Recent patient-led projects include a film about the differences between adults and young people’s wards, which is now being used for nurse training, and the ‘don’t hide, wear with pride’ campaign. This centred around the need for patient ID cards explaining why the bearer could not adhere to certain dress codes. It was led by one patient who had experienced trouble getting into bars and clubs wearing a bandana. The campaign generated so much publicity that it prompted a visit to the unit by former prime minister Tony Blair.
As a result of projects like this, Sam says the Christie Crew is seen as a consultation group for young cancer care, giving regular talks at conferences and being called on to advise on policy for charities such as Macmillan Cancer Support.
Asked how nursing practice differs on the young oncology unit, Sam says the team are currently looking into this question as part of their own research.
‘Young oncology units are different because of the environment – it’s relaxed, there are laptops, TVs and other things for patients to do. But I think even if you took the environment away, they would still have a good experience because of the staff.
‘Nurses who work with young people usually do it because they want to work with that age group. There is a knack to it; it’s about communication and being able to deal with the whole family.’
She adds that being a dedicated service means that nurses have more time to spend with patients. ‘One of the things young people notice in other units is that staff do not have enough time to spend with them. They are woken at 7am and don’t see nurses between the drug rounds.
‘On this unit they can sleep in until 11am and eat whenever they want. And it’s not just about nursing care, like giving chemotherapy and taking bloods, it’s about the interaction with the patient and their family, playing games and having a chat. There is also a social worker and community nurse, so there is a really comprehensive package.’
At times it can be a struggle to maintain professional boundaries in an emotionally charged environment, she says. ‘What works best for us is how we support each other. We socialise outside work and the staff were hand-picked on how they would work together. We really are like a family and have a lot of respect for each other.’
For Sam and her team, the satisfaction is evident. ‘I’m really passionate about what I do and that comes from an absolute belief that young people should be treated in specialist services and I think the other nurses feel the same.
‘It is tough at times and very hard when a patient dies but they are a fantastic group of patients to work with. We have lots of laughs and they are very matter of fact – they just get on with it.’
However, the young oncology unit still faces an uphill battle in gaining acceptance beyond the hospital. ‘For me, the biggest challenge is getting everybody to believe
in what we are doing. There is still a postcode lottery and we don’t get to see everybody we should.’ She says this is often down to where a patient is prescribed for treatment. ‘Some doctors still don’t recognise there is a difference between specialist young people’s services and adult wards.’
Despite a slow change in some attitudes, the unit’s prospects are looking good. It is undergoing refurbishment to expand from 13 to 15 beds, with a four-bed day case unit. The team is also waiting to learn if it will become a principal treatment centre, under government plans to improve access to age-appropriate cancer services, which would enable it to become a 25-bed facility.

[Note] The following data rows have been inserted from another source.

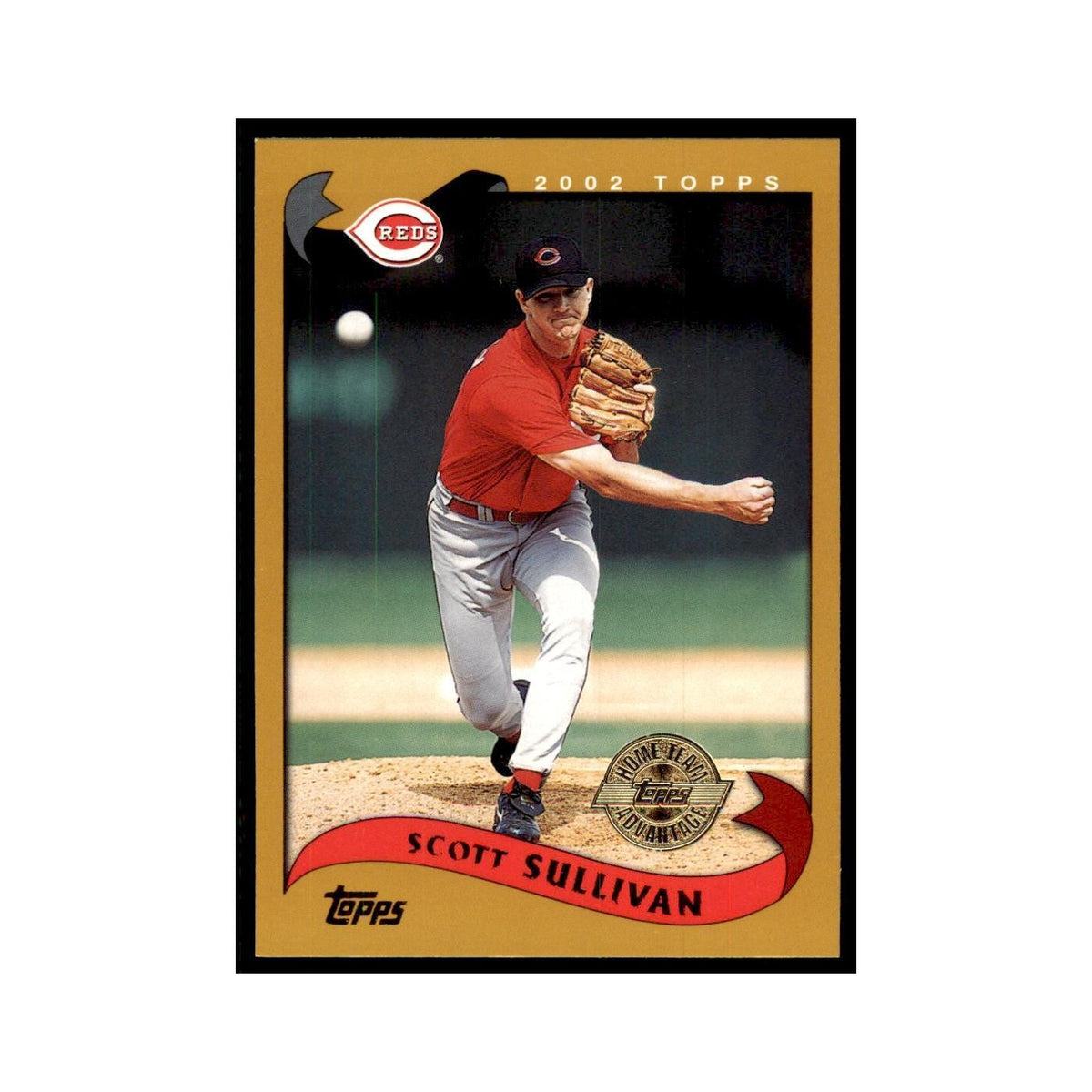2002 Topps Home Team Advantage Scott Sullivan Baseball Cards #158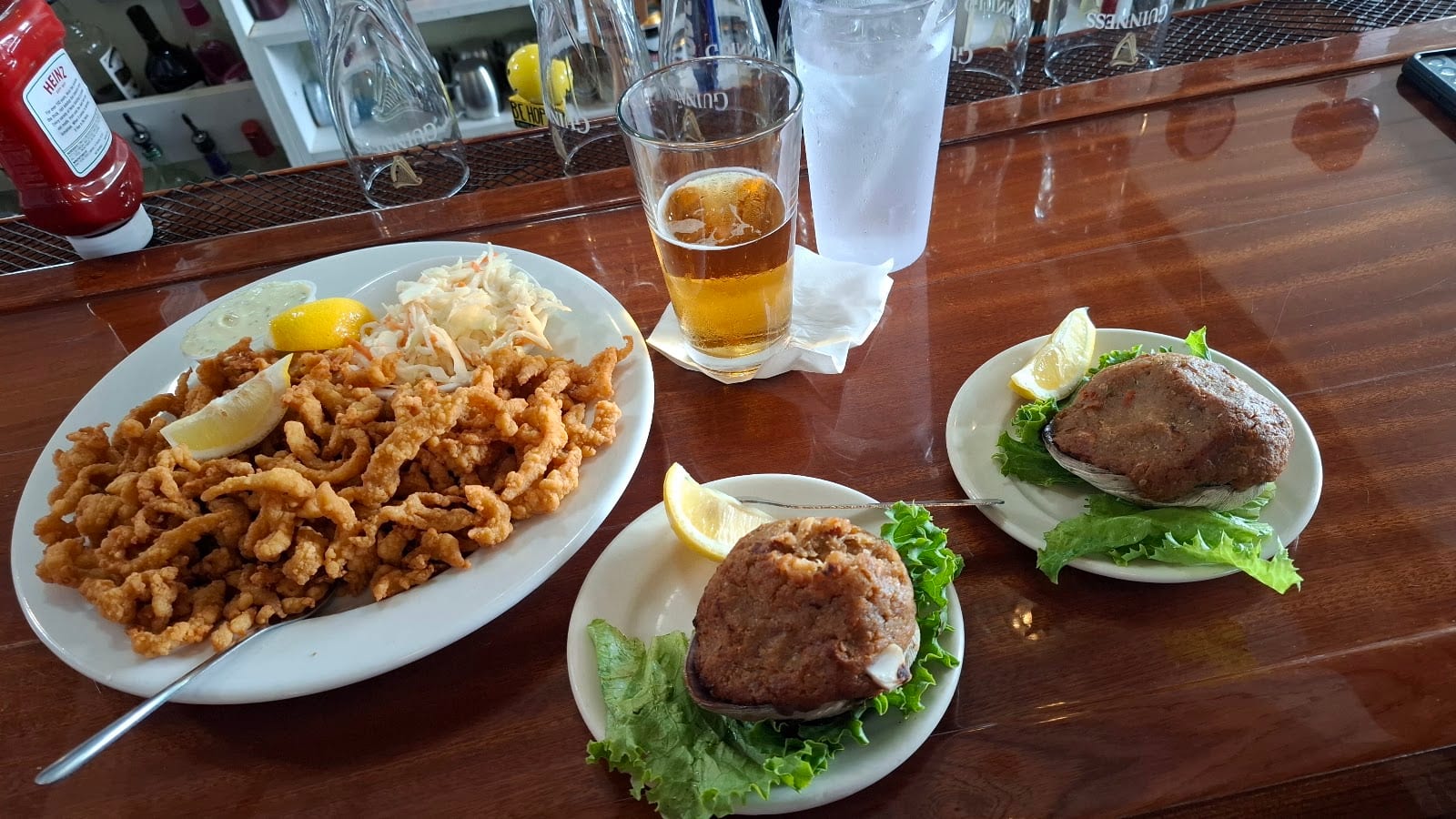 The exterior of Captain Parker's Pub in West Yarmouth.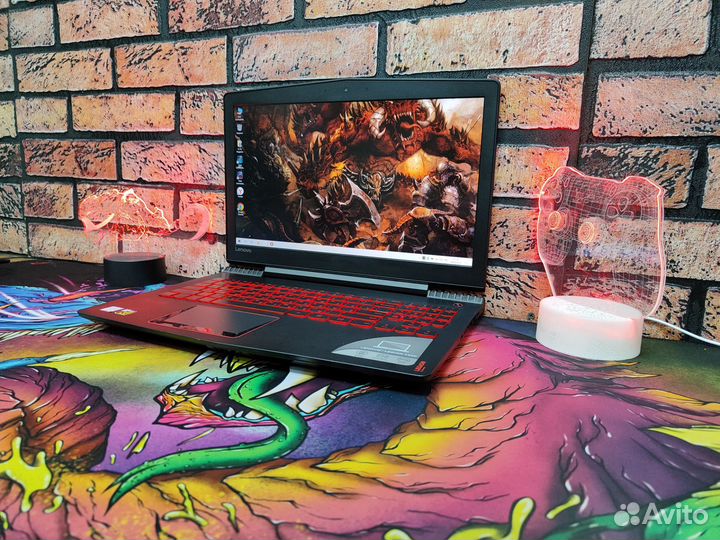 Игровой Legion i5-7Gen GTX 1050, 16 озу SSD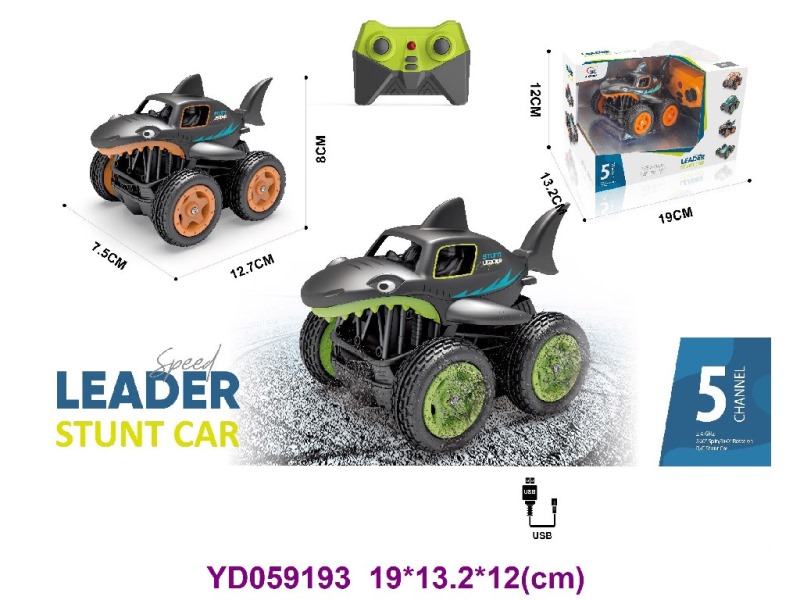 5CH R/C CAR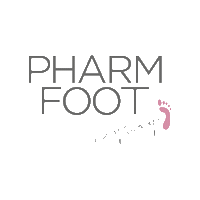 VynnVictoria pharmfoot pflogo pharmfootlogo Sticker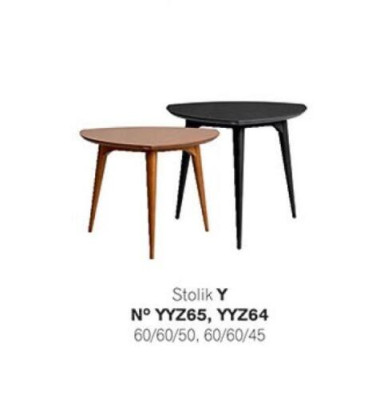 Coffee table Table Side table Side table Coffee table Brown Wood wooden table new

Asked why the team was chosen, Gail Adams, Unison’s head of nursing, says: ‘They are role models and make me want to be a better nurse. They are passionate, determined and dedicated to what they do, who and how they care for people.’
For the young oncology team, the NT award is the icing on the cake. ‘Winning the award is just amazing. Everyone is so thrilled to be recognised for something we have worked so hard for.’
The £1,000 award will be fairly split between topping up the patients’ activity fund and paying for a ‘staff outing to “go ape” at an outdoor activity centre’, says Sam. ‘We wanted to do both and say thanks to the nurses.’